=== STUDY TEXT ===
The True Cost of Retrieval-Augmented Generation (RAG)

Beyond the LLM Call

Retrieval-Augmented Generation (RAG) is the industry standard for grounding LLMs on custom documentation. However, calculating RAG bills requires looking beyond the core generation API call. The pipeline introduces three additional cost layers:

RAG Cost Layers

#### 1. Embedding Costs Before documents can be searched, they must be converted into vector embeddings. * OpenAI text-embedding-3-small: $0.02 / 1M tokens. * OpenAI text-embedding-3-large: $0.13 / 1M tokens. * *Note: Embedding is a one-time write cost per document revision, plus embedding the user's query at runtime.*

#### 2. Vector Database Hosting Storing and querying vector embeddings requires specialized databases. * Pinecone Serverless: ~$0.07 per GB of storage, plus read/write index units. * Dedicated pgvector (AWS RDS): ~$50 - $300/month depending on instance memory.

#### 3. LLM Prompt Inflation Retrieving context documents inflates the input prompt. If you retrieve 5 context snippets averaging 500 tokens each, you append 2,500 tokens of input to every query. At $3.00/1M tokens, this adds $0.0075 per query in input inflation alone.

=== EXTRACTED MATERIAL ===
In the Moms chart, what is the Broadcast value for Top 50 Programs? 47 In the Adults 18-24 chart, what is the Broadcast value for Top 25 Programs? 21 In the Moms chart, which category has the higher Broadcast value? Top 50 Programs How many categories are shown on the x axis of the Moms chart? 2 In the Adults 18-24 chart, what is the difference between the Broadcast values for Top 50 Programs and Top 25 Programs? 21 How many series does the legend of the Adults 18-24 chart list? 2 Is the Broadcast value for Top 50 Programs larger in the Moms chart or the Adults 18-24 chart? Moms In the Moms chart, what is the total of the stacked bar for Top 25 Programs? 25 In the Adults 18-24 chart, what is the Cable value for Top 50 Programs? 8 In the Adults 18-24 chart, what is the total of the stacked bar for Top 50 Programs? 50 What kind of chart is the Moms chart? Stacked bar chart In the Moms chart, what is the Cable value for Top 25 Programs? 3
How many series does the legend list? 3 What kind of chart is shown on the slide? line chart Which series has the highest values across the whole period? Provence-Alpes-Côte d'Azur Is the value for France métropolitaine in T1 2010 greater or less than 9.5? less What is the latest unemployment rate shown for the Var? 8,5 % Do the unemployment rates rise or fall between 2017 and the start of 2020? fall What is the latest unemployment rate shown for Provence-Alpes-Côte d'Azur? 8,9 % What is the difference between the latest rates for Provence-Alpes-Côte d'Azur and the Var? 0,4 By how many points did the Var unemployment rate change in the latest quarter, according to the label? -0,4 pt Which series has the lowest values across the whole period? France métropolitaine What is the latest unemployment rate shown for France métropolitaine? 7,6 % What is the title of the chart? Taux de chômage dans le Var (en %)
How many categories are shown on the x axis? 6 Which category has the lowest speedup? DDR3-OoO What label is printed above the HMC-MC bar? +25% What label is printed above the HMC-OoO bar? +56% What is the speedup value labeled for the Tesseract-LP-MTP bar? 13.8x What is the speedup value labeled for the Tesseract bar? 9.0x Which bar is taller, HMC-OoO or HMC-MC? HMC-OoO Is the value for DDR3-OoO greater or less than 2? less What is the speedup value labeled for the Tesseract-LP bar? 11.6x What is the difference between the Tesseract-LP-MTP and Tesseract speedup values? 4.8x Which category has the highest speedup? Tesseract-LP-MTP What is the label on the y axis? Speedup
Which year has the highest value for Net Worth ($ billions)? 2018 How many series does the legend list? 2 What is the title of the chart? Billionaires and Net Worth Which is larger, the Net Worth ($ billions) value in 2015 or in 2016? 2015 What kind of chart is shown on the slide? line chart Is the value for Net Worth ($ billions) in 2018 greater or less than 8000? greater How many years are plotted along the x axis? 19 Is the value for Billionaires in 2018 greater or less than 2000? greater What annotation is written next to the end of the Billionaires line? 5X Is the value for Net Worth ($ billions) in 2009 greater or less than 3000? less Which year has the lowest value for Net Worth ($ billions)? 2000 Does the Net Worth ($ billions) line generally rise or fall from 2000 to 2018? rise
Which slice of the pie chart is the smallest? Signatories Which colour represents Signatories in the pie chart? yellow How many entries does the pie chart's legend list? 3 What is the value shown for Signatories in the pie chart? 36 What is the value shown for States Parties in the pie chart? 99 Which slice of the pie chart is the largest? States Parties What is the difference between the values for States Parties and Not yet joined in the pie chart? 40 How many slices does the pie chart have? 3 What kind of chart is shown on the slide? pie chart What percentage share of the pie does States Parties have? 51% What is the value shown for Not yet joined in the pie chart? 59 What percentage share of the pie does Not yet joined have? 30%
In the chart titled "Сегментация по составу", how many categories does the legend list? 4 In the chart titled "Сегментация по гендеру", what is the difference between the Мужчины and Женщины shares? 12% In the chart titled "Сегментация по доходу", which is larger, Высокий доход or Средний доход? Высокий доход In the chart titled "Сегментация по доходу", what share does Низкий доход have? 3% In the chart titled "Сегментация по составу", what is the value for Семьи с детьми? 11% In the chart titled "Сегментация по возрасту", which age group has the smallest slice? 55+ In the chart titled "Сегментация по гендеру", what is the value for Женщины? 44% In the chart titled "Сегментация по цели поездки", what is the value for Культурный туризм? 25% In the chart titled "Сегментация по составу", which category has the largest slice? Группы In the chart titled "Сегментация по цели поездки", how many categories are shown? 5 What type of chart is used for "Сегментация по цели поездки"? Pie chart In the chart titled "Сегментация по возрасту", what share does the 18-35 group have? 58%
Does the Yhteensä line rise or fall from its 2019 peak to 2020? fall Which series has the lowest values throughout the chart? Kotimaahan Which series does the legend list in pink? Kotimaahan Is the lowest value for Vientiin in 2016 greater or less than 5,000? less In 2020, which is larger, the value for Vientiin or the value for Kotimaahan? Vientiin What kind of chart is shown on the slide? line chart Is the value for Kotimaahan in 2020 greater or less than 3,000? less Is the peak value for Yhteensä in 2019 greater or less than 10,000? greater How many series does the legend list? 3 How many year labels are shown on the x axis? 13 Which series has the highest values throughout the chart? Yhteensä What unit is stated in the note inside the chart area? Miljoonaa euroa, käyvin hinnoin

=== WHAT TO WORK ON ===
**a)** Print the passage of the RAG cost article that begins at the words "RAG Cost Layers" and stops after the words "input inflation alone.".
**b)** According to the RAG cost article, what is the storage price for Pinecone Serverless?

=== ANSWER LIST ===
**a)**
RAG Cost Layers

#### 1. Embedding Costs Before documents can be searched, they must be converted into vector embeddings. * OpenAI text-embedding-3-small: $0.02 / 1M tokens. * OpenAI text-embedding-3-large: $0.13 / 1M tokens. * *Note: Embedding is a one-time write cost per document revision, plus embedding the user's query at runtime.*

#### 2. Vector Database Hosting Storing and querying vector embeddings requires specialized databases. * Pinecone Serverless: ~$0.07 per GB of storage, plus read/write index units. * Dedicated pgvector (AWS RDS): ~$50 - $300/month depending on instance memory.

#### 3. LLM Prompt Inflation Retrieving context documents inflates the input prompt. If you retrieve 5 context snippets averaging 500 tokens each, you append 2,500 tokens of input to every query. At $3.00/1M tokens, this adds $0.0075 per query in input inflation alone.

**b)** About $0.07 per GB of storage, plus read/write index units.